Com o frio absurdamente intenso me atazanando em pleno mês de novembro, e o que é pior, com chuva que me parecia de granizo aqui em Campos, me fez fugir do desespero lembrando o que me disse carinhosamente o meu padrinho de batismo, o Dr. Olímpio da Silva Pinto, quando a minha família o visitou, se não me engano, num domingo de 1940. Tendo ele interrompido o bate-papo com o meu Pai, quando perguntei à minha Mãe o que era o Curupira, algo que vi numa revista, que estava na suntuosa casa do meu padrinho. Tendo ele me explicado que o Curupira é um personagem lendário que protege a floresta. Um ser mítico, que não só protege a floresta, como também a fauna (conjunto de animais próprios de uma região ou de um período geológico) e os seres humanos delas necessitando para no futuro não morrerem de fome. Confesso que peguei pela metade o que o meu padrinho me disse, daí voltar ao assunto com a professora Maria Izabel Peixoto, então diretora do Colégio Rui Barbosa, que nos deu várias aulas abordando o importante tema e chegando até a levá-lo para os seus alunos mais adiantados do Liceu de Humanidades de Campos.

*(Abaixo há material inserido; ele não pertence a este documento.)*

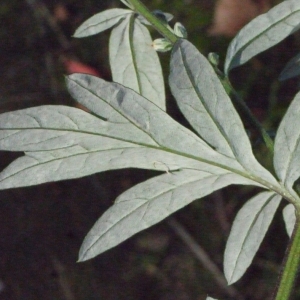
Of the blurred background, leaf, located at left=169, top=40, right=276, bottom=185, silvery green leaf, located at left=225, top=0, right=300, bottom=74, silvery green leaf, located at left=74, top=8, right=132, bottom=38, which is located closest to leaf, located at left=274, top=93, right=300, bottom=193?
leaf, located at left=169, top=40, right=276, bottom=185

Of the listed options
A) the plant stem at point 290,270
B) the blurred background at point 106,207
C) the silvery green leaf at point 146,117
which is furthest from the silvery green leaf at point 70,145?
the blurred background at point 106,207

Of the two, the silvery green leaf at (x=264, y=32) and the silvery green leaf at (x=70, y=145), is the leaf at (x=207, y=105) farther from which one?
the silvery green leaf at (x=264, y=32)

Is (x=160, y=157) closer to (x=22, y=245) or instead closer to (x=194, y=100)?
(x=194, y=100)

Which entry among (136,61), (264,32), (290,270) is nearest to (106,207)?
(136,61)

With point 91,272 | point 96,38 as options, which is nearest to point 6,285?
point 91,272

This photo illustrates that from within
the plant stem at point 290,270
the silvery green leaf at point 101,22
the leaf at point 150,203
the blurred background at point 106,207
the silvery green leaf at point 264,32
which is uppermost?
the silvery green leaf at point 101,22
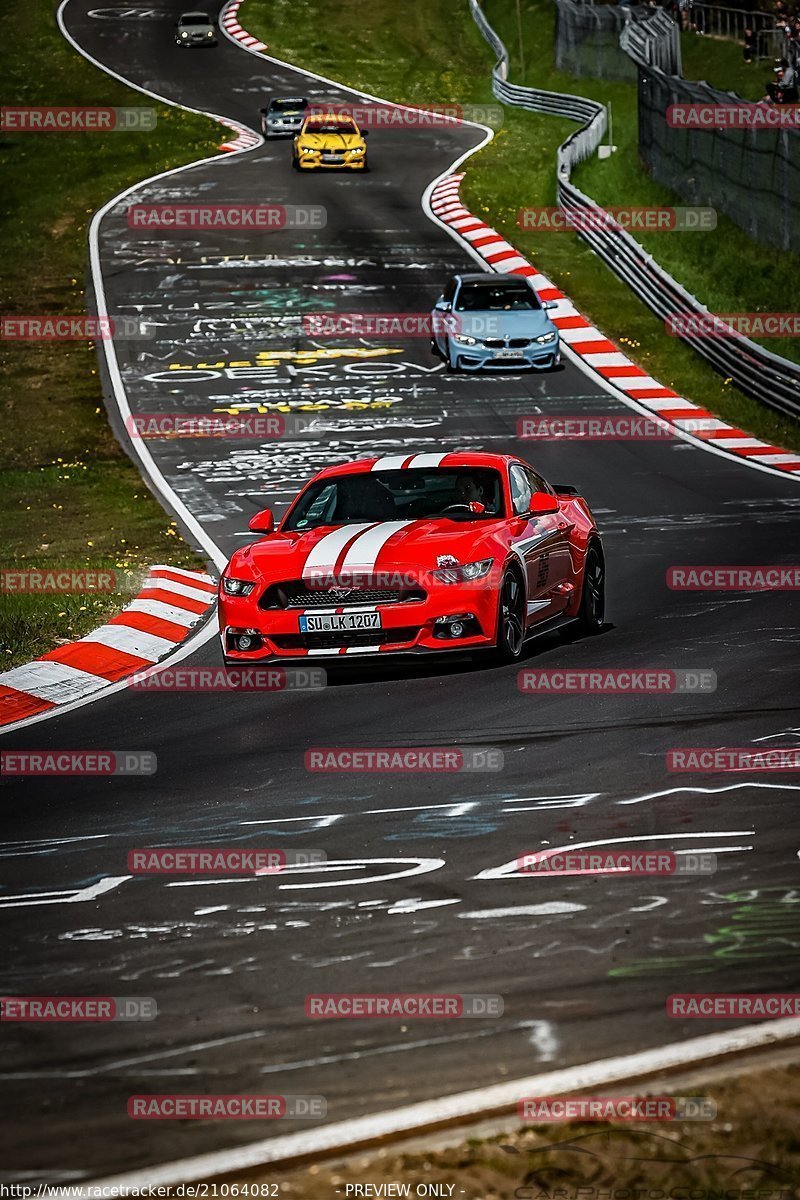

Vou confessar que mais atazanado, mais aborrecido fiquei, quando tomei conhecimento através de comentários de usuários do Twitter, que está em circulação um filme cujo título infeliz é “Curupira – o demônio da floresta”, quando deveria ser “Curupira – o protetor da floresta”. Ainda não assisti a esse filme, mas tudo me parece com as explicações de Erlanes Duarte, o cineasta que o elaborou, que a referida película apenas mostra a discussão sobre a preservação do meio ambiente. E que ele se preocupou, no longa-metragem de sua autoria, em manter o Curupira em sua essência de protetor das matas. Espero, assim, me deparar neste filme com um Curupira não deformado. Mas com um invencível Curupira, que embora sendo anão, era tão forte e ágil, que o próprio vento o aplaudia acariciando os seus cabelos ruivos. E mesmo tendo os pés virados para trás, sempre esteve pronto para luta, como diziam os sonhadores pegando a verdade pela metade. Sim, o sonho pela metade, pois o Curupira, embora sendo uma lenda, tem em suas entranhas uma preocupante verdade. Parece-me pertinente lembrar, que a professora Maria Izabel Peixoto jamais deixou de esclarecer com veemência que o Curupira era uma lenda a nos alertar de certos problemas, que nos escapavam.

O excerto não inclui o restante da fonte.